Each breaking dawn demands of us the tasks we must accomplish, the problems we must solve, the relationships we must manage. We need not proactively fill our calendars with many meetings, appointments and errands—life will happily and often subconsciously do so for us.
Without intentionally seeking to stem this tyranny of the urgent, the momentary demands of society can gradually erode the remnants of what remains embedded with us: a child’s right and desire to dream, to imagine, to soar. We can gradually lose our appetite for the truth, settling instead for the cheap imitation of what we take to be a fulfilling life because no one else seems to be alarmed by its shallow waters.
The truth is when the soul of another touches our own. The truth is when tears spring up in our eyes, when our hearts race, when chills traverses along our spines. The truth invades us when we create space for critical thinking, and no longer suppress for the sake of blind duty the natural flow of emotions.
Few things communicate truth to us as powerfully and effectively as forms of art. Without the regular nourishment of creative expressions, we find ourselves starved into mediocrity. We descend into bitter normalcy; we allow life to be reduced to a bite-sized journey bordered by zero lot lines—a microcosm of the blandest suburbia, a “walking shadow…a tale told by an idiot, signifying nothing.”
When we give ourselves permission to catch but a glimpse of the truth and be changed, we feel new vitality and energy bubbling within. The artists of times past and present stand ready to speak truth to us.

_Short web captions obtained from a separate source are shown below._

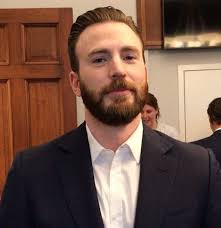Evans is known for his superhero roles as the marvel comics who is chris evans' wife or girlfriend? Chris Evans Bio Facts Wiki Affair Wife Married Girlfriend Dating Family Net Worth Age Height Movies Captain America Awards Career Factmandu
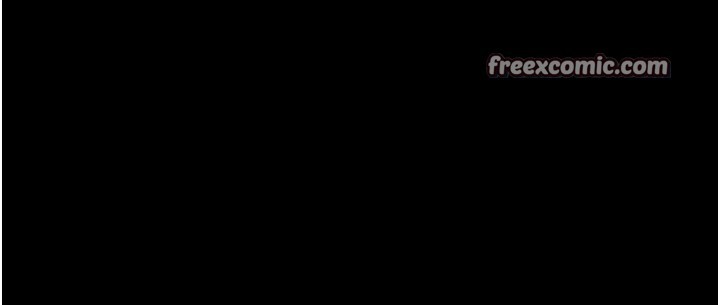 太妹攻略指南第2话-鞭打「湿」女郎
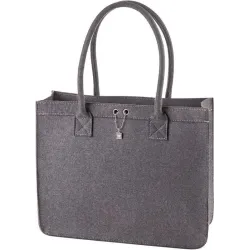 Halfar | 1807556 | Filc torba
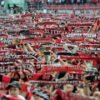 Hráči Aston Villy si pochvaľovali atmosféru v Trnave, pozitíva napriek prehre na...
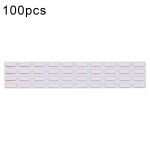 Pour iphone 15 plus / 15 pro max / 15 100 ensembles support de carte sim prise dégâts d'eau garantie ... Pour iphone 15 plus / 15 pro max / 15 100 ensembles support de carte sim prise dégâts d'eau garantie ...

We must accept their generous invitation.
When we creak open the shutters of drudgery, we blink our eyes and see ourselves in the pale, horrified yearning of the androgen portrayed by Edvard Munch in The Scream. The cry of this person’s mouth seems much more than an expression of one individual’s discontent and mourning…it seems to penetrate all of surrounding nature, perhaps all of society. It is a silent scream for people to recognize each other’s humanity, to embrace justice, to choose love, to care for children, to refuse to miss life passing by. It is the scream of all our hearts. It remains silent as long as we are anesthetized by apathy, mediocrity and duty.
When we timidly grant ourselves permission to dream again, we drink in the majesty that is Michelangelo’s magnum opus sculpture David. Israel’s greatest king stands poised for battle, geared for love, contemplative of his self-doubts and mistakes. He stands before history as Every Person, embodying the best and worst of the human heart. We stare at David and see ourselves, teeming with unrealized and actualized potential, amazed at how we can hold aspirations for heaven and hell in such dynamic tension. We look into his calm and seek ourselves to envision anew the drama that is all of life, to enter back into the story we began writing as children and youth.
When we glance up from the want ads or Horoscopes long enough to focus our eyes on Dylan Thomas’ immortal Fern Hill, we travel back to the time when we too were green and unaware of our gradual dying. We slowly recognize that within us we have allowed to slouch toward an early demise—and also see what still remains green, untapped, virgin, hopeful, exploding with the ability to be recreated.
When we get past our tacit approval of the ignorance that reduces life to a cacophony of role-playing, we embrace the skeptical eyes of Holden Caulfield from Catcher in the Rye, and allow the simple best of life to be our goal. We are less and less tolerant of façade and pretense and sheer human greed. We desire to prevent our children from careening off of the mountain of hope into the cavern of cynicism.
When we allow it to be more than noise providing a temporary panacea to loneliness, music connects one heart to another. “Evergreen” and “The Rose” remind us of love’s pain and deliverance, while “My Heart Will Go On” and “Georgia” drive home its transcendence. The music of our upbringing still delivers the lessons and emotions of its initial hearing when we stumble across it decades later; it flavors the epochs of our lives, causing us to yearn for “Seasons in the Sun.” Even if the Italian language escapes us, an operatic solo touches something beyond verbal and cultural barriers, as effectively as a smile or a hug.
When we take the gamble to duck out of the office and into the theater, we yearn with Jean Val Jean in Les Miserables for fate to “Bring Him Home.” We share his love for his adopted daughter Cosette and his desire to outrace his sins and truly become a new person. When we watch The Graduate’s Benjamin Braddock float meaninglessly in his family’s swimming pool to the words of Simon and Garfunkel, we too are not satisfied with anything less than a quest for the meaning of our existence and a refusal to be painted into a corner or boarded up in a box.
We are not all artists in the same vein as those who give us such lasting works via the toil of talents mixed with passion, sweat, pain and contradictions. We can all, however, live an artistic life—leaving just enough space for art to touch and transform us.
Perhaps it is not a question of “can” but “must,” in order to remain fully alive before we have been buried. The arts round us out as individuals. They engrave our distinctions. They shout the truth to us when we have grown dull in hearing it for ourselves.
And in a world of descending grays and irrelevancy for its own sake, we are desperately in need of hearing more truth.